Supongo que a todos nos pasa: ese sentimiento de que, de repente, el mundo se viene encima y el pecho se oprime. Ese instante en el que un pequeño detalle —un gesto, una mirada o un comentario sin importancia— es la gota que derrama el vaso. De pronto, todo lo que se ha estado conteniendo se desborda y sientes que no puedes respirar.
He estado ahí muchas veces. Ese punto donde las lágrimas brotan sin control, o donde la ira te hace temblar y te deja sin palabras. Es una sensación de caos total, como si mi mente y mi cuerpo estuvieran en guerra, y yo, en medio, sin saber cómo gestionarlo.
Para ser honesta, es en esos momentos cuando me siento increíblemente sola. Me convenzo de que nadie más entiende el desorden que llevo dentro, de que soy yo quien está fallando por no ser más fuerte. Percibo una vulnerabilidad extrema de estar expuesta... Es la impotencia de querer parar el tren, pero sin tener acceso a los frenos, solo ser una pasajera aterrorizada viendo cómo se avecina el choque.

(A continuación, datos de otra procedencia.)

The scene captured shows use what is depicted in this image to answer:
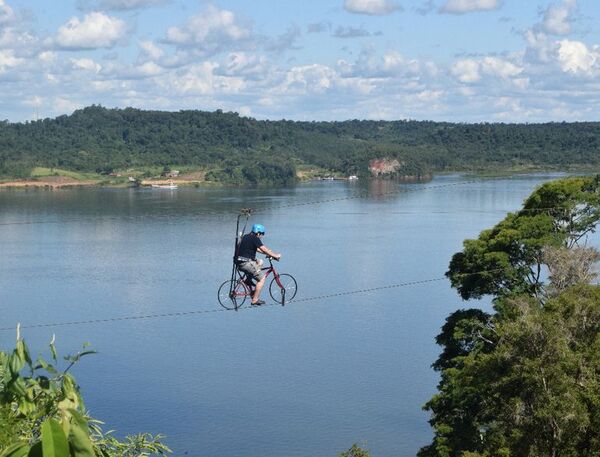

Atravesar estas circunstancias puede ser muy desafiante, sobre todo por esa sensación de agotamiento mental y físico que significa enfrentarse a una avalancha emocional. Para mi, la única forma de cruzar por ese torbellino es dejar que me empape y esperar a que amaine. No hay un manual, solo la realidad de lidiar con sensaciones intensas y la esperanza de salir intacta, de alguna manera, al otro lado.